Bonnie opened her own eyes. She had a vague memory of falling forward onto her bed. But she wasn’t at home; she was still at the Saitou house, lying on a couch.
As always, when in confusion or fear, she looked for Meredith. Meredith was just returning from the kitchen with a makeshift ice pack. She put it on Bonnie’s already wet forehead.
“I just fainted,” Bonnie explained, as she herself figured it out. “That’s all.”
“I know you fainted. You cracked your head pretty hard on the floor,” Meredith replied, and for once her face was perfectly readable: worry and sympathy and relief were all visible. She actually had tears pooling in her eyes. “Oh, Bonnie, I couldn’t get to you in time. Isobel was in the way, and those tatami mats don’t cushion the floor much—and you’ve been out for almost half an hour! You scared me.”
“I’m sorry.” Bonnie fumbled a hand out a blanket she seemed to be wrapped in and gave Meredith’s hand a squeeze. It meant velociraptor sisterhood is still in action. It also meant thank you for caring.
Jim was sprawled on another couch holding an ice pack to the back of his head. His face was greenish-white. He tried to stand up but Dr. Alpert—it was her voice that was both crusty and kind—pushed him back onto the couch.
“You don’t need any more exertion,” she said. “But I do need an assistant. Meredith, can you help me with Isobel? It sounds as if she’s going to be quite a handful.”
“She hit me in the back of the head with a lamp,” Jim warned them. “Don’t ever turn your back on her.”
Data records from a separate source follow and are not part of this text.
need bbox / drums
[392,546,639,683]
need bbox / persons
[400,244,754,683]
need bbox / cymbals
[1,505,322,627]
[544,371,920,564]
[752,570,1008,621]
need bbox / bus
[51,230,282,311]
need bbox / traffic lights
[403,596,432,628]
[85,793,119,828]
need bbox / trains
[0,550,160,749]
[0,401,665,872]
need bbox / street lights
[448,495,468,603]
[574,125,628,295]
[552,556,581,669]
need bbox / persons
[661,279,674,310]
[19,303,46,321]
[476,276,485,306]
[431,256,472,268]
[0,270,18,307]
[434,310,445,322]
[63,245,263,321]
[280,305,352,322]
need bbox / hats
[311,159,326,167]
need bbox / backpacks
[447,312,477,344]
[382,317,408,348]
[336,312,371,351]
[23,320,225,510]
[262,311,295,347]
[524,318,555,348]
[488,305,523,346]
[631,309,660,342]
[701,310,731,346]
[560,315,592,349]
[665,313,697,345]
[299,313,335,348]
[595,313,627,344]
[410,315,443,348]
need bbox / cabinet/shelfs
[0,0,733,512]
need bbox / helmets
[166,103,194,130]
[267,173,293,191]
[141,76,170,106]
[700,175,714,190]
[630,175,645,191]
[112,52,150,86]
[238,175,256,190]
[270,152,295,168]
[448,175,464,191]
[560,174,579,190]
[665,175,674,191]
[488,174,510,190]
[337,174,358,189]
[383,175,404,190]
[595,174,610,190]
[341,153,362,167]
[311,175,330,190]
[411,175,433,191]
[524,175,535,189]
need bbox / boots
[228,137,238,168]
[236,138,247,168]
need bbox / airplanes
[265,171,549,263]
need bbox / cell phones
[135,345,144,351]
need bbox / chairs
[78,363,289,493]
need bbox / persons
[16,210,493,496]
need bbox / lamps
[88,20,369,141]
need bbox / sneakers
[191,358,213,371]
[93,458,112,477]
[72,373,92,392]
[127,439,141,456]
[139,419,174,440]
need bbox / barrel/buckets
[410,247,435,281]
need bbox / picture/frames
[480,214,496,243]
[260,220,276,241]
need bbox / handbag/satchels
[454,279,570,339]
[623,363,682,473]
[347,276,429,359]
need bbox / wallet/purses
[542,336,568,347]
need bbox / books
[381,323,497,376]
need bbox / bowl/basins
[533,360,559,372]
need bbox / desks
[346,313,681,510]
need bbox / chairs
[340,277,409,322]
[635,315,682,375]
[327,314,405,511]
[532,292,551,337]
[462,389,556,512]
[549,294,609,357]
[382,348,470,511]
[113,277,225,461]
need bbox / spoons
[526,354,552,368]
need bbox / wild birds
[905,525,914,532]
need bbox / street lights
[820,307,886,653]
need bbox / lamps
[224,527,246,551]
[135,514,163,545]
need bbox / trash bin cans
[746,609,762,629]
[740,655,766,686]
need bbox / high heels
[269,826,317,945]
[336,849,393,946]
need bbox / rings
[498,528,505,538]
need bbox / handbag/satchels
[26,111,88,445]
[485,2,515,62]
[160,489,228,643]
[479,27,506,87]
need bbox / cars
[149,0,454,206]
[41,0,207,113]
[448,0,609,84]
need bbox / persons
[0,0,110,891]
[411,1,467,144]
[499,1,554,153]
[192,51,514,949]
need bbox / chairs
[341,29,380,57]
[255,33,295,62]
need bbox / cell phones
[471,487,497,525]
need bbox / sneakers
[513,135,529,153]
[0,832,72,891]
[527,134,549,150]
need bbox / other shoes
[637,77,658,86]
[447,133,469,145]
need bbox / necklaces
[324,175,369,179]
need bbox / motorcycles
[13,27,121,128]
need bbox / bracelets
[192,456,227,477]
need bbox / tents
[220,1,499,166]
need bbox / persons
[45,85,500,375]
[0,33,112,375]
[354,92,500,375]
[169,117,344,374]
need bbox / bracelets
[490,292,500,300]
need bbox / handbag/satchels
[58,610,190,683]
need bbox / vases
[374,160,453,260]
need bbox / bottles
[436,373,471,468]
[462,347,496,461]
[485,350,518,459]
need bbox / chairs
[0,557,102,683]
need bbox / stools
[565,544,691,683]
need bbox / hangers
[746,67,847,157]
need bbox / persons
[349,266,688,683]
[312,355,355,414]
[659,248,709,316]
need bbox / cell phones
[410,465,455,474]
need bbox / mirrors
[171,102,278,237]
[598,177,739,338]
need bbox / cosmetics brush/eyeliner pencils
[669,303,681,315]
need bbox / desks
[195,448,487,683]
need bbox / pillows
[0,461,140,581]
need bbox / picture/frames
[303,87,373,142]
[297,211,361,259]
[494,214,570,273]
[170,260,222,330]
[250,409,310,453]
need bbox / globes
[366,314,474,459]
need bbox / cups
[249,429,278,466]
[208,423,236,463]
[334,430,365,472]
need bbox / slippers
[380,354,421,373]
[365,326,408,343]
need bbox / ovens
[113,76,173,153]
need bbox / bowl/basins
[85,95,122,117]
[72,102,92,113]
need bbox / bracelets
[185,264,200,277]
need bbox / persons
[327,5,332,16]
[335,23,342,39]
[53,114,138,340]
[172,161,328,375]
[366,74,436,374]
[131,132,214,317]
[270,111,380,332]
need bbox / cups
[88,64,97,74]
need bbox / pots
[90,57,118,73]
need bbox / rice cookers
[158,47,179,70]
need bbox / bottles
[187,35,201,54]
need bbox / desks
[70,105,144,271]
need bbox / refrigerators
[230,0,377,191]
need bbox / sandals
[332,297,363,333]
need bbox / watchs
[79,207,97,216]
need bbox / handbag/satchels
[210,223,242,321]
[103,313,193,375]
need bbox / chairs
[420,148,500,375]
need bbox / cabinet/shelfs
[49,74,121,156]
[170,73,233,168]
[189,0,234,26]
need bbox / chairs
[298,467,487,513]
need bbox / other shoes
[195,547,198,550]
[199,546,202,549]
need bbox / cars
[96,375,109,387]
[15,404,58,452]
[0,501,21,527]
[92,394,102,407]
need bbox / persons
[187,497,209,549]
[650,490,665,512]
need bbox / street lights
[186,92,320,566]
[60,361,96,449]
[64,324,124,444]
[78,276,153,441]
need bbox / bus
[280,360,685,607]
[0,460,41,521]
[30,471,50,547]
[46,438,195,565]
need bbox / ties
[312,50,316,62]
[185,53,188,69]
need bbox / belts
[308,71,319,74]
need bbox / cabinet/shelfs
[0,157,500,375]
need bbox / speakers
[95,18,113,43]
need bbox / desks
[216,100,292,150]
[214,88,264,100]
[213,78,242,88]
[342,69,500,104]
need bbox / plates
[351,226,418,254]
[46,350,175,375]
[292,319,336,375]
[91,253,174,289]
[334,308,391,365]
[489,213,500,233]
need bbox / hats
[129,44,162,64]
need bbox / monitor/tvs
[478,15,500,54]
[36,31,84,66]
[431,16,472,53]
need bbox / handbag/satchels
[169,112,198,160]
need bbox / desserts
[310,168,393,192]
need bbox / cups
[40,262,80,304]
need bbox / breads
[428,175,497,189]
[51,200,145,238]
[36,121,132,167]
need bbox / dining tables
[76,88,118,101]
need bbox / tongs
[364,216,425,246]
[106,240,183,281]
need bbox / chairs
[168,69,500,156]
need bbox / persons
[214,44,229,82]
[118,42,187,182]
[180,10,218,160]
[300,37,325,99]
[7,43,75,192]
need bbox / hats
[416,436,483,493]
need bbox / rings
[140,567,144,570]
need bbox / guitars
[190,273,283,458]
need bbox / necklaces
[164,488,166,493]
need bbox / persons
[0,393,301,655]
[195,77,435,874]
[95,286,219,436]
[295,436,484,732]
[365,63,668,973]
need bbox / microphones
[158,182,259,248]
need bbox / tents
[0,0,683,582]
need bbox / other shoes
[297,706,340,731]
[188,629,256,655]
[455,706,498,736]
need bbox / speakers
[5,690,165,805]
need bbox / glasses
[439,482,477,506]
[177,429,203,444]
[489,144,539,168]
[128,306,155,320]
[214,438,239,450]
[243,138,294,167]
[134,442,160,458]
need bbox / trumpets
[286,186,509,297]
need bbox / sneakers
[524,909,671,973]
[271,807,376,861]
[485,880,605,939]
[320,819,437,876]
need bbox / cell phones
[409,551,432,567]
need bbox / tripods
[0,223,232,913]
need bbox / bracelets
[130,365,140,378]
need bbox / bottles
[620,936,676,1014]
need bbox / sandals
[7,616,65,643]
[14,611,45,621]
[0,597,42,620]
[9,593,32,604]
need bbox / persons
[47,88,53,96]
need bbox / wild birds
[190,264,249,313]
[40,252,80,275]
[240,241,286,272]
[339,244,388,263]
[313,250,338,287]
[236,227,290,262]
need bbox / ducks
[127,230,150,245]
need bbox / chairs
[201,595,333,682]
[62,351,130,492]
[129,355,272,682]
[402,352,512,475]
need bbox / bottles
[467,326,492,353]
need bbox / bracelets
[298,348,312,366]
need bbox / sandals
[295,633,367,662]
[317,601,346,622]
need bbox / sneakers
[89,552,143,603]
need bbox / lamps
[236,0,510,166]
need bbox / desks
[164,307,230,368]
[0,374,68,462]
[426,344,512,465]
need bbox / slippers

“We’ll be careful,” Dr. Alpert said.
“You two stay here,” Meredith added firmly.
Bonnie was watching Meredith’s eyes. She wanted to get up to help them with Isobel. But Meredith had that special look of determination that meant it was better not to argue.
As soon as they left, Bonnie tried to stand up. But immediately she began to see the pulsating gray nothingness that meant she was going to pass out again.
She lay back down, teeth gritted.
For a long time there were crashes and shouts from Isobel’s room. Bonnie would hear Dr. Alpert’s voice raised, and then Isobel’s, and then a third voice—not Meredith, who never shouted if she could help it, but what sounded like Isobel’s voice, only slowed down and distorted.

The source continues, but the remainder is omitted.